Martin Delaney, projecting the generally upbeat message of Project Inform, rejected the "gloom and doom" and stressed instead the continued importance of combination therapy with nucleoside analogues, the apparently large numbers of "long-term survivors" who had been living with HIV for a decade or more, and the promised protease inhibitors and tat inhibitors then on the horizon. Unfortunately, the ongoing saga of Hoffman-LaRoche's tat inhibitor—the only such drug in development—was hardly reassuring.

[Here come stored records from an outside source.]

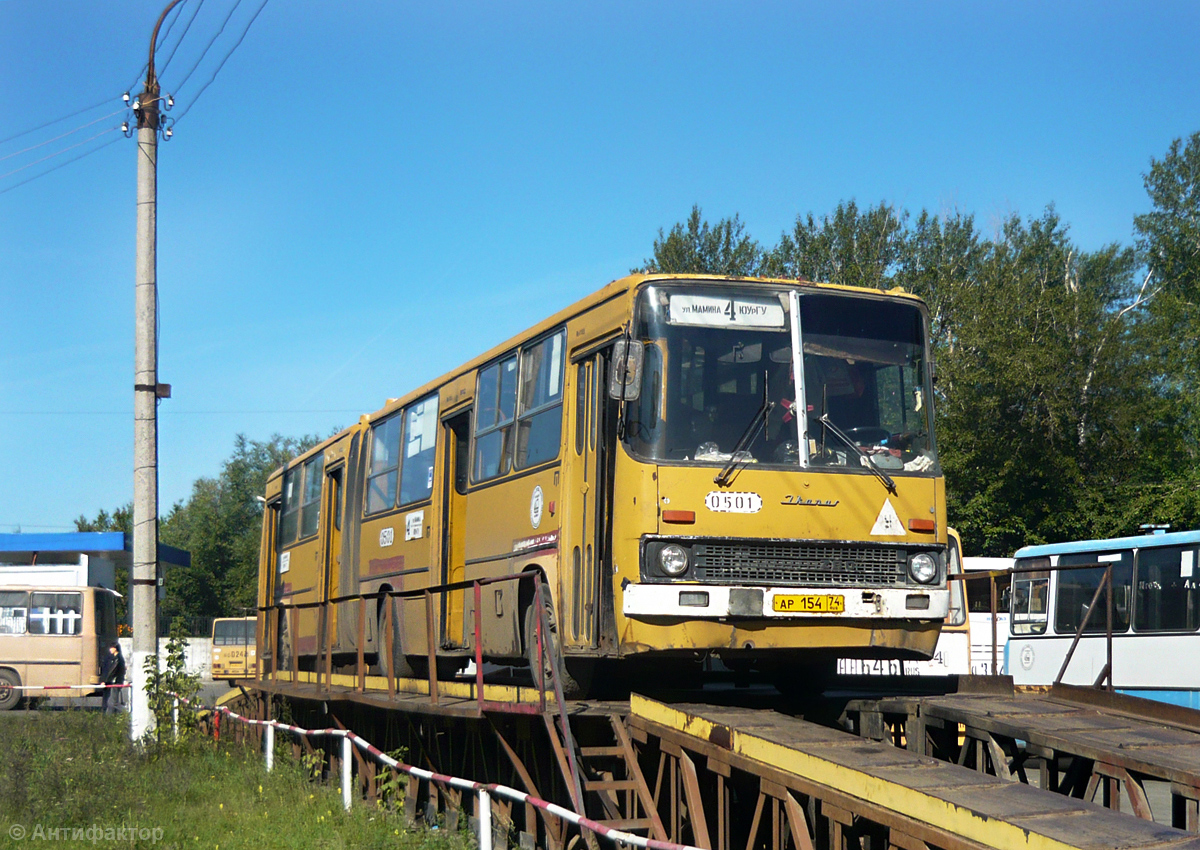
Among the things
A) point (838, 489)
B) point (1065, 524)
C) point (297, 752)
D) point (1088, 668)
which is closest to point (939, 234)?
point (1065, 524)

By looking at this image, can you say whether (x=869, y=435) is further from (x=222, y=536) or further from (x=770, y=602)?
(x=222, y=536)

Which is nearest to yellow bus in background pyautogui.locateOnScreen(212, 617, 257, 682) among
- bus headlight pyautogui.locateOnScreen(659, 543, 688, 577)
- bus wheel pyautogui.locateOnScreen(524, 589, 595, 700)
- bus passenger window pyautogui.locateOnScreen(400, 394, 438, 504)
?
bus passenger window pyautogui.locateOnScreen(400, 394, 438, 504)

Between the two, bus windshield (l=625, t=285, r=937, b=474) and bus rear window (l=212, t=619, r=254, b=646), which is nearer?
bus windshield (l=625, t=285, r=937, b=474)

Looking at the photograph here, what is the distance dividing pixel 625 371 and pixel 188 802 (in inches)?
261

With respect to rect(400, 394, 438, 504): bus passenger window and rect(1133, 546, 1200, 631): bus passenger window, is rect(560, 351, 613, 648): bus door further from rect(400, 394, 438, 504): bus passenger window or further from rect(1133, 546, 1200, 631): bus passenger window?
rect(1133, 546, 1200, 631): bus passenger window

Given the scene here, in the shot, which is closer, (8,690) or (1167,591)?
(1167,591)

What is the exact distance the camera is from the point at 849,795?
6191 mm

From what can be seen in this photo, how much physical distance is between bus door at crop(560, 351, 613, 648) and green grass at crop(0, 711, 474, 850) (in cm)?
199

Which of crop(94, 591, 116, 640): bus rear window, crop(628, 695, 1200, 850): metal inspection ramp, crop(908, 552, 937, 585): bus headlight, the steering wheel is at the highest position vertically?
the steering wheel

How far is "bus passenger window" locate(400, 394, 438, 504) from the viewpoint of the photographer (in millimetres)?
13664

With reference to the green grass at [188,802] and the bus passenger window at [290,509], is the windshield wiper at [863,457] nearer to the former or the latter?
the green grass at [188,802]

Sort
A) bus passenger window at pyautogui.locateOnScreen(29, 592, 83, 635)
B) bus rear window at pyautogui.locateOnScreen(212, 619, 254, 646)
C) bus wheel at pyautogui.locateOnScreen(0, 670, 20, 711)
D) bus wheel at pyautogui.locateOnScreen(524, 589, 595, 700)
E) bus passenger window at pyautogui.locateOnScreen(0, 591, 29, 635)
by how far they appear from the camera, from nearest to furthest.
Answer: bus wheel at pyautogui.locateOnScreen(524, 589, 595, 700) < bus wheel at pyautogui.locateOnScreen(0, 670, 20, 711) < bus passenger window at pyautogui.locateOnScreen(0, 591, 29, 635) < bus passenger window at pyautogui.locateOnScreen(29, 592, 83, 635) < bus rear window at pyautogui.locateOnScreen(212, 619, 254, 646)

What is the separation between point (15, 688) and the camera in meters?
28.2

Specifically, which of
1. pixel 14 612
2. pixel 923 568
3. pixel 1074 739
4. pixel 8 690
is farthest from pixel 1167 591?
pixel 14 612
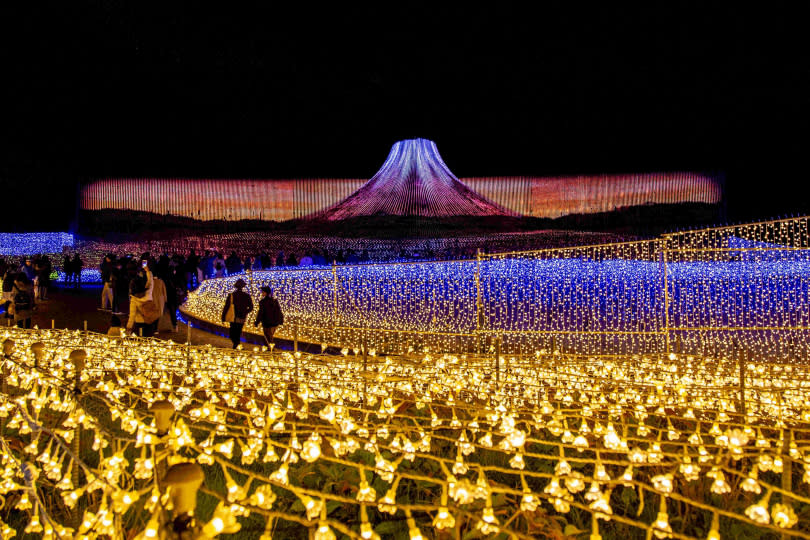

For reasons that were inexplicable to the Johns Hopkins researchers who had been contracted to conduct the study, the company summarily postponed its Phase I trial in May 1991. Activists had generally found this company less cooperative than most; now they could only speculate that Hoffman-LaRoche wished to avoid subsidizing another parallel track program, having given out free ddC to more than three thousand AIDS patients.
At first the company announced that it would sell its tat inhibitor to the highest bidder; then, half a year later, Hoffman-LaRoche changed its mind, saying it would develop the drug after all. "Apparently the company decided that this drug was too good to sell—especially in view of the disappointing results with the competing class of non-nucleoside reverse-transcriptase inhibitors," suggested John James in AIDS Treatment News . But throughout 1992, Hoffman-LaRoche sat tight. In early 1993 activists declared open warfare on the company with the mass resignation of the members of the Community Advisory Board that the company had established. "There can be no more polite dialogue with your company," said TAG and ACT UP/New York in a letter sent to Hoffman-LaRoche in late January threatening a boycott of its products, laboratories, and home care services. In his column in the Advocate , Delaney proposed that the government seize the drug "in the national interest": "Eminent domain is frequently used to seize private property for such national emergencies as highway construction. Is AIDS less important?"
As John James observed, the lesson of the tat inhibitor extended
well beyond the cupidity or irresponsibility of a single company. Here was a type of drug that "leading AIDS scientists" considered to be "perhaps the single most promising approach to developing better AIDS treatments"; furthermore, potential tat inhibitors could easily be discovered through known screening methods. There was no reason, in theory, why there couldn't be fifty tat inhibitors in development; "instead, the whole pharmaceutical industry (or rather, that small part of it which has any interest in AIDS) seems to be waiting to see what happens with the only tat inhibitor drug now in human testing. …" It was a maddening picture: "In the middle of a major worldwide epidemic, the most promising approach to treatment development has been abandoned to a single project with a single drug in a single company." The problem was not just Hoffman-LaRoche; the problem was the whole notion that the "invisible hand" of the free market would somehow function in the service of the public good and not just private gain—a notion that the NIH was unwilling or unable to challenge. And, separate from the issue of political economy, there remained the additional, nagging question: Why did Hoffman-LaRoche seem to have "so little interest in its own drug"? "What might it know that we don't?" asked James.